Abstract
We analyze the reciprocating locomotion of a photosensitive gel undergoing an oscillating chemical reaction in a temporally constant gradient illumination environment to examine whether periodic migration can arise as an adaptive response of a system’s internal dynamics, analogous to biological functions like growth or breeding, to specific spatial variations in resource distribution, such as food, temperature, or light intensity, caused by geography or seasonal transition. Even in this relatively simple system, kinematic switching in the mode of locomotion under spatially varying illumination levels leads to reciprocating periodic motion, suggesting that such behavior may occur widely in organisms as a response to a variety of spatially distributed environmental stimuli to enhance their survival and reproduction.

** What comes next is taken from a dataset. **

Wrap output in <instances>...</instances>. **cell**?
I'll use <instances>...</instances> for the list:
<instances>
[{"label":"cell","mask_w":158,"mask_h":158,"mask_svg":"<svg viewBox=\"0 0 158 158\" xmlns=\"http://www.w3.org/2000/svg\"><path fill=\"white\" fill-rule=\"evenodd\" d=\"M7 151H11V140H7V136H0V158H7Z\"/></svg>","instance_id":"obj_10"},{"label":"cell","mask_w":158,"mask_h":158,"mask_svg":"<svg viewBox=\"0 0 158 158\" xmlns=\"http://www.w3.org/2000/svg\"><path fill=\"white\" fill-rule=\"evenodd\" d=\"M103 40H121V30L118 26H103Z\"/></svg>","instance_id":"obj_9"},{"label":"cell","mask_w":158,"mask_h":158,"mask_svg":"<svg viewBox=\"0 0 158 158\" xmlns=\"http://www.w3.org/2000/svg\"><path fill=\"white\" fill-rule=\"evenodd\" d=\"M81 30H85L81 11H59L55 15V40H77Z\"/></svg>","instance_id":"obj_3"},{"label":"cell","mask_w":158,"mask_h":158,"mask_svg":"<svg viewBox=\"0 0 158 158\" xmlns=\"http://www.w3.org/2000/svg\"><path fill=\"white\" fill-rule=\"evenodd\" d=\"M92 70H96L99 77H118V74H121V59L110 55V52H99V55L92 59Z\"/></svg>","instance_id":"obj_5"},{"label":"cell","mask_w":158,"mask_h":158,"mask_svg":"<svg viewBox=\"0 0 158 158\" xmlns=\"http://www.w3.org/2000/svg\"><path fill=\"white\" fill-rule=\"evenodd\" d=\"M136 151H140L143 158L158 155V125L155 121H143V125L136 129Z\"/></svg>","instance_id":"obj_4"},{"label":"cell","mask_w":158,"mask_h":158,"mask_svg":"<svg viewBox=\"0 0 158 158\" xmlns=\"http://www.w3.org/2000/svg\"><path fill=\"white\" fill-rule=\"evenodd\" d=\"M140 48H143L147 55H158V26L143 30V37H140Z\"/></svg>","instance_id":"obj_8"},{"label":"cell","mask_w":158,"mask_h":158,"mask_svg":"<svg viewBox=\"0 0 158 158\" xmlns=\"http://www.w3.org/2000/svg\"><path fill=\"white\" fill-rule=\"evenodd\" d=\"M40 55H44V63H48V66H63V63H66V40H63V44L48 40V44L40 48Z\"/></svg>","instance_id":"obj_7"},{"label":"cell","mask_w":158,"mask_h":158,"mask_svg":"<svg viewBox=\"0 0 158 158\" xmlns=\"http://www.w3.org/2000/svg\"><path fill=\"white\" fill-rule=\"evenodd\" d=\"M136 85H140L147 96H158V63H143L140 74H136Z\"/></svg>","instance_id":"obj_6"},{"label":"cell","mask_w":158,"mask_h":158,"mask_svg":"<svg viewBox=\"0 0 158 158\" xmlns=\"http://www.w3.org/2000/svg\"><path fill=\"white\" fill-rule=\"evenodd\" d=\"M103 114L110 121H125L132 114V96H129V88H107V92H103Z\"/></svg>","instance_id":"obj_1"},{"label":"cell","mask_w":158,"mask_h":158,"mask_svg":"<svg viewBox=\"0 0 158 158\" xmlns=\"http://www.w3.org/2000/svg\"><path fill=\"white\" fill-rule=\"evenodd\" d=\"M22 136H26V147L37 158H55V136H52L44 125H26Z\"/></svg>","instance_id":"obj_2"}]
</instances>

Periodic to-and-fro migration is a sophisticated mode of locomotion found in many forms of active matter in nature. Providing a general description of periodic migration is challenging, because many details of animal migration remain a mystery. We study periodic migration in a simpler system using a mechanistic model of a photosensitive, active material in which a stimulus-responsive polymer gel is propelled by chemical waves under the regulation of an illumination gradient sensed by the gel, which plays a role analogous to the environment in periodic animal migration. The reciprocating gel migration results from autonomous transitions between retrograde and direct wave locomotion modes arising from the gradient distribution of the illumination intensity. The local dynamics of the chemical waves modulates the asymmetry between push and pull forces to achieve repeated reorientation of the direction of locomotion. Materials that display similar intelligent, self-adaptive locomotion might be tailored for such functions as drug delivery or self-cleaning systems.